Review Summary: Head in the ceiling fan
Comparisons are unfair, but they're a fact of life. When a band puts out a new record the gears in my brain automatically start turning - I begin deconstructing the band's entire body of work and certain expectations are created. Along with overall quality, genre is taken into account. Where does this album sit compared to the best and the worst albums I've heard in its genre? The more albums a band has, and the more genres the band encapsulates, the loftier the expectations are going to be. These expectations are necessary traits in the realm of context, and it's the area in which Title Fight fails immensely.
With every release Title Fight add more and more genres to their pop-punk framework. As of 2015, the list goes: pop-punk - melodic hardcore - emo - shoegaze. The more genres Title Fight attempt, the more comparisons pop into my head. At first I was comparing you to Banner Pilot and Set Your Goals records and you were doing a decent job. But now you're swimming in the same pool as
Dear You, Soulvaki, and
Isn't Anything, and you're just not staying afloat. Adding new genres to the mix does not add anything new to Title Fight's sound, it's simply a thin veil to cover up the lack of fresh ideas.

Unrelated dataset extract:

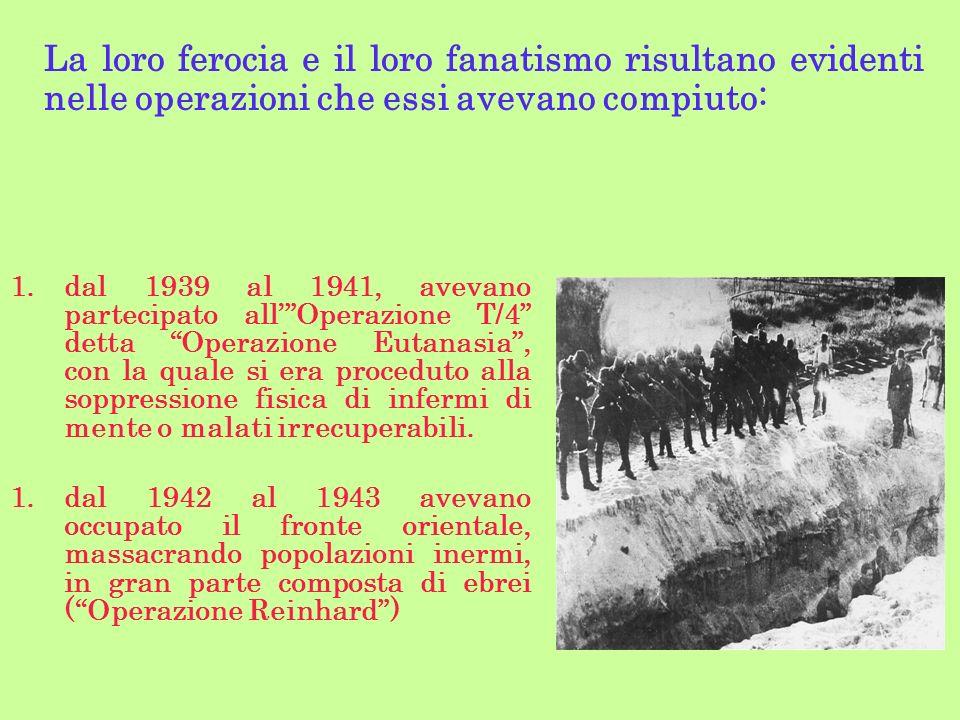 La loro ferocia e il loro fanatismo risultano evidenti nelle operazioni che essi avevano compiuto: 1.dal 1939 al 1941, avevano partecipato allOperazio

Title Fight's influences have expanded, but their songwriting has not. They still have a tendency to write a mass of songs that all sound the same, except instead of ten samey pop-punk songs, it's now ten samey shoegaze tinted emo songs.
Hyperview does not satisfy in the context of it's genre nor in terms of Title Fight's discography - this is not progression, it's not even branching out, it's putting lipstick on a pig.